A More Reactive, Less Forgiving Market
As renewable penetration continues to grow, markets will become:
More reactive
More localized
More sensitive to timing errors
That raises the cost of being wrong. But it also increases the upside for those working with the right level of precision.
The advantage is no longer just having weather data. It has the right weather signal at the right moment.
Q&As
Question:
What makes the EURO1k model so accurate? Is it just spatial resolution, or does it use other meteorological data and techniques?
Answer:
Spatial resolution is part of it, but it’s not the whole story.
Other important factors include:
- vertical resolution,
- update frequency,
- the physical parameterizations we use,
- wake-effect representation,
- and the fact that the model is highly tuned toward the variables that matter most for power markets, especially solar and wind.
It’s also a non-trivial investment, both in the computing hardware needed to run it and in the R&D behind it.

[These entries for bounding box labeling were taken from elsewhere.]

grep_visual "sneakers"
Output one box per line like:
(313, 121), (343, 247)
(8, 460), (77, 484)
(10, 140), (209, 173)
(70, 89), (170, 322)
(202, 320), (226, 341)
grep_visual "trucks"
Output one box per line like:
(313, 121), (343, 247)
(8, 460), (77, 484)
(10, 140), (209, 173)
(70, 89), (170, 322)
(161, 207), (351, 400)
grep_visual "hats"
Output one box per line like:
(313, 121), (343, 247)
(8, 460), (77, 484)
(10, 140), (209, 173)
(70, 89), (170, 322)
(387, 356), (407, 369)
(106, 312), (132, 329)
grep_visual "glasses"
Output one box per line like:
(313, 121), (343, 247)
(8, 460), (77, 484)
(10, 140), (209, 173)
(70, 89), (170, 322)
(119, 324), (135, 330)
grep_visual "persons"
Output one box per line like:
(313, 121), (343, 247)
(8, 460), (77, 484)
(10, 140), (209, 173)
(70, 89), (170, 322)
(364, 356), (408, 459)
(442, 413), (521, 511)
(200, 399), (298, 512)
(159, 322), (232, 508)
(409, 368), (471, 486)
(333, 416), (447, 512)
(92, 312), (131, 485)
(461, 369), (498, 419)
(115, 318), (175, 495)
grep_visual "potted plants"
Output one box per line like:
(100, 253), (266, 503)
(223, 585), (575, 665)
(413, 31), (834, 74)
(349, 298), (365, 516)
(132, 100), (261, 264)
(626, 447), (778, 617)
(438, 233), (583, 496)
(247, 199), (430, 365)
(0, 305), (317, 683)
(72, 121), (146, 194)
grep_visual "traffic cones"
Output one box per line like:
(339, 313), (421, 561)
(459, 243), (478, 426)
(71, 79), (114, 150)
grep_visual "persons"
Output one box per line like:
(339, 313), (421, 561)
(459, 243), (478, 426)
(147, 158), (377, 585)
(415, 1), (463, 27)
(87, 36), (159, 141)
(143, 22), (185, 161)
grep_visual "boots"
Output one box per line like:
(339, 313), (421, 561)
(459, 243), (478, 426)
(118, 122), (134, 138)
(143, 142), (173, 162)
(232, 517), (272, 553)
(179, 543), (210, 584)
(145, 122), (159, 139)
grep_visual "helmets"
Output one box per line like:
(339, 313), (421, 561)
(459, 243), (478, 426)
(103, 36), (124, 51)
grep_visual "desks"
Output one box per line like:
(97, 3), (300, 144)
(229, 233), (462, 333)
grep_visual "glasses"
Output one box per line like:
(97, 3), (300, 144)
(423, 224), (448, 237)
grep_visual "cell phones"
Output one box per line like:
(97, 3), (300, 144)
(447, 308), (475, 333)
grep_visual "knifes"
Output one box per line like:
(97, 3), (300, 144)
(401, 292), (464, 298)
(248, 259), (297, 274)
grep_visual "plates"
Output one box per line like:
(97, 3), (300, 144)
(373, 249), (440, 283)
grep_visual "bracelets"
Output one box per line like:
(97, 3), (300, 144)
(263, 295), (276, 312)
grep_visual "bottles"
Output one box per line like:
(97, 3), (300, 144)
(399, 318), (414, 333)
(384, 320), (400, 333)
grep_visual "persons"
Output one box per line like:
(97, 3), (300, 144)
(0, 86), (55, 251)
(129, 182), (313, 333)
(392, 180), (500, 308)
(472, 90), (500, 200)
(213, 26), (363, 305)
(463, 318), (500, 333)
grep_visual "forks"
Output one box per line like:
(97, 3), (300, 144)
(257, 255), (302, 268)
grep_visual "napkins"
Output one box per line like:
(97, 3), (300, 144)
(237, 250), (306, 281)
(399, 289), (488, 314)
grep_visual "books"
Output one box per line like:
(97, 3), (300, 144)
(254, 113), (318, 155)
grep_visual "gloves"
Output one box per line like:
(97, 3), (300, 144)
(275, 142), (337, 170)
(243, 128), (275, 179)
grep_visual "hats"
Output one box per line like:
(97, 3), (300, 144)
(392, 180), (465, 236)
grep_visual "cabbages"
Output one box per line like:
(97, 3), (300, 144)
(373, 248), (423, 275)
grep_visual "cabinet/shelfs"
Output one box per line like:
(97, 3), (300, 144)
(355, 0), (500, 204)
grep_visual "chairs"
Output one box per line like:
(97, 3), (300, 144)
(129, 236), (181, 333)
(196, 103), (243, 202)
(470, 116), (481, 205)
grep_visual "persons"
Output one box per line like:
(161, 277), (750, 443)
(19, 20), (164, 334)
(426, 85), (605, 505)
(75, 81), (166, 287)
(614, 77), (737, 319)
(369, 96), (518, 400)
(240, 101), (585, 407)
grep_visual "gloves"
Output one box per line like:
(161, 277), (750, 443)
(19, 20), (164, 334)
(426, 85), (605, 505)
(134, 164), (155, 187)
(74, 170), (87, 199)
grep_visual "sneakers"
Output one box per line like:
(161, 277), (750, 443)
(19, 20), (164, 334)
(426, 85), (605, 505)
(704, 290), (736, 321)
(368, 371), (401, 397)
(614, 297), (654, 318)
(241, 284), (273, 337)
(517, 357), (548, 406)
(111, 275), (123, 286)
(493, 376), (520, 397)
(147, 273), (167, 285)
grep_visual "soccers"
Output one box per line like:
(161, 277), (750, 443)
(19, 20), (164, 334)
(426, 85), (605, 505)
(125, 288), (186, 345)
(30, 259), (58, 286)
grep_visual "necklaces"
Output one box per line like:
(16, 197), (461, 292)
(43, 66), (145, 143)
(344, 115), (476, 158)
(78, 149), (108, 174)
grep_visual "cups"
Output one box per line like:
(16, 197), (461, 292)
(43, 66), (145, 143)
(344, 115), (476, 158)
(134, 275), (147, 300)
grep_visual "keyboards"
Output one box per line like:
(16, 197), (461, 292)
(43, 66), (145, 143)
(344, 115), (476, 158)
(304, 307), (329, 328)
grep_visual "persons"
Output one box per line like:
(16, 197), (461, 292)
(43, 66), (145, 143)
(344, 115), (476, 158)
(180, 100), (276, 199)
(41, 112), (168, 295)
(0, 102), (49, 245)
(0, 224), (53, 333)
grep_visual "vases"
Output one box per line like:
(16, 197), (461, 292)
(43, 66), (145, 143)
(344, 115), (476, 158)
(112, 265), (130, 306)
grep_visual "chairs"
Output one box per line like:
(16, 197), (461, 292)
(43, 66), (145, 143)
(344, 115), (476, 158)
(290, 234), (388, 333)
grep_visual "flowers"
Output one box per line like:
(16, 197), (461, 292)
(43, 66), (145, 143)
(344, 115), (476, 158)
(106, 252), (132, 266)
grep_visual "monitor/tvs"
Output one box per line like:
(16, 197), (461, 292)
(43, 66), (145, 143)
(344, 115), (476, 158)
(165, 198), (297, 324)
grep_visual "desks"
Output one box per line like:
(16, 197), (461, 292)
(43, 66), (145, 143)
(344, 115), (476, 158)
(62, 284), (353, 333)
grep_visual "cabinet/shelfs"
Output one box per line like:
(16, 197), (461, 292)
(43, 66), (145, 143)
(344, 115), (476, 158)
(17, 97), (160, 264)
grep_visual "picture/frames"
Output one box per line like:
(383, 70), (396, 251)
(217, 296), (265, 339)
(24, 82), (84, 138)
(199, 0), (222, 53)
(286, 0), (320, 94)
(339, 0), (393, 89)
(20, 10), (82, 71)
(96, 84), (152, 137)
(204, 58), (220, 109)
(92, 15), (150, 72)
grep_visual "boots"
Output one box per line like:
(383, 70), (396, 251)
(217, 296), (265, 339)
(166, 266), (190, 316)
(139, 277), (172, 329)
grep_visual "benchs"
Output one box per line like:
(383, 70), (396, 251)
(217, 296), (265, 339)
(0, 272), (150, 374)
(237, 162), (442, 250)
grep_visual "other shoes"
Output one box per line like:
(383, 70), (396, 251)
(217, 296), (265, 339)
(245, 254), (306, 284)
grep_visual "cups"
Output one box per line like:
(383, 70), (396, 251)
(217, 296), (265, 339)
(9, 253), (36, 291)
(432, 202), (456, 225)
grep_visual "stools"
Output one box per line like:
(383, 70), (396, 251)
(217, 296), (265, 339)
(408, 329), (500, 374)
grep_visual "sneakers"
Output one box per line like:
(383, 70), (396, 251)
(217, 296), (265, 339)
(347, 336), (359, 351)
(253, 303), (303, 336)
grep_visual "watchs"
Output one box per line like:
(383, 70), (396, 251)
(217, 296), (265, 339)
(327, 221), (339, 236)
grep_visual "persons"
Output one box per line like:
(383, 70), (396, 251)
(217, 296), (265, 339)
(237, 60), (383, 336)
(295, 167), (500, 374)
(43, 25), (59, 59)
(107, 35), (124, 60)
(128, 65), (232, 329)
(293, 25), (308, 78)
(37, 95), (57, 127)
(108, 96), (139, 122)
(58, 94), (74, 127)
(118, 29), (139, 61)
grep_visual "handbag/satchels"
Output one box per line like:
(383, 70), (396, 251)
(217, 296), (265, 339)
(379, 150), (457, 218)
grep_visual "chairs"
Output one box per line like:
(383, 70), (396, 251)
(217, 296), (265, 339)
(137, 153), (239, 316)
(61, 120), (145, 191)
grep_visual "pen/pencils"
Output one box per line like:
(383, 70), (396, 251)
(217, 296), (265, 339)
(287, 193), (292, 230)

Unlike broader public models like ECMWF, DWD, or the Met Office — which have to be generalists and perform well across a wide range of applications — we can focus our efforts specifically on energy-market-relevant forecasting.
We’re also quite unique in operating our own network of Meteodrones, and that data feeds into the overall system as well.
Question:
How realistic is it to use weather forecasts beyond short-term power trading — for example, for mid-term hedging in the futures market? Given that forecast accuracy drops beyond three days, is it realistic to trust weather forecasts for the next month?
Answer:
Beyond three days — and sometimes even before that — you need to think in terms of probabilistic or ensemble forecasts.
The key is not just asking what the most likely scenario is, but also understanding the spread of risk around it. That allows you to take a more informed position.
There are various probabilistic weather models available, and we make several of them available through the API. But the short answer is: yes, you can use weather information at longer horizons, but you need to think in terms of confidence and risk, not just a single deterministic forecast.
What helps is defining the economic effect of different scenarios. If you define a most-likely case, a best-case case, and a worst-case case, and understand the revenue implications of each, then you can hedge around those uncertainties — assuming you have the right hedging instruments available.
There will also be scenarios where the ensemble points strongly in one direction, and you can be more confident in taking a position. In other scenarios, uncertainty will be very high and a more risk-off approach makes sense.
The good news is that modern weather modeling makes all of this quantifiable. The challenge is how you use that information.